C’est un des atouts de Le Secret de Chanda (Life, above all) d’Oliver Schmitz présenté à la sélection officielle Un certain regard. Comme ses précédents films, il casse l’image rassurante que l’Afrique du Sud soigne à travers le mondial de foot pour attirer les investisseurs et les touristes. Mais il n’échappe pas à l’excès inverse que Rithy Panh cernait bien dans sa leçon qui n’en était pas une mais disait quand même bien les choses : « Si on veut toucher tout le monde, on rate le film. On est faiseur, auteur
Plus le sujet est intime, plus il est universel ». Le message appuyé et la pesante esthétique du Secret de Chanda coupent toute adhésion (cf. critique [n°9515]).
Le cinéma rate sa cible dès qu’il se fait donneur de leçons. Les sélectionneurs cannois le savent parfaitement. « Un certain regard » a dans l’ensemble davantage brillé cette année que la compétition, mais dès qu’il s’agit de l’Afrique, le cinéma fait place à cet imaginaire indécrottable qui lui colle à la peau. Afrique des douleurs ou Afrique fantasmée, d’année en année, « Un certain regard » ne convoque le continent que sous ces deux aspects.

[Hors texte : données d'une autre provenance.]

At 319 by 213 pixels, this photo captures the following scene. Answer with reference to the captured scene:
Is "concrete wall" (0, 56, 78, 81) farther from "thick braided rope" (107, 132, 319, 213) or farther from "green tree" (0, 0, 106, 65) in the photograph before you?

La sélection officielle de Haroun et Bouchareb venait il est vrai compenser cette année cette frustration annuelle. Le prix du jury pour Un homme qui crie a confirmé la réception positive du film d’Haroun, exception appréciée d’un cinéma qui épouse le temps de ce qu’il filme mais avec le recul de sa sensibilité. Beaucoup de films rendaient compte des blessures d’un monde souvent tragique, mais réaffirmaient contre la résignation ambiante l’impératif de rêver d’un monde meilleur. Face à cette cupidité si égoïste et suicidaire qu’elle finit par provoquer une crise mondiale, le festival de Cannes n’est pas le sanctuaire de l’art pour l’art tel que le décrit Ridley Scott mais une réponse de cinéma aux réalités du temps présent, dans la pluralité de ses tentatives et la variété de ses moyens. De Bouchareb à Carrénard, il y a tous les volets de l’investissement industriel jusqu’à la portion la plus congrue. L’expérience Donoma est en effet celle d’une énergie partagée entre un fou de cinéma, Djinn Carrénard, et une bande d’acteurs amateurs, amis ou recrutés dans les réseaux sociaux d’internet. Film sans budget, Donoma n’est pas un film sans méthode, et sa réussite est directement liée à cette énergie (cf. critique [n°9527]. Que Carrénard soit de famille haïtienne serait une anecdote s’il ne puisait dans cette origine un pleurer-rire digne d’Henri Lopes (cf. notre entretien avec Djinn Carrénard [n°9526]).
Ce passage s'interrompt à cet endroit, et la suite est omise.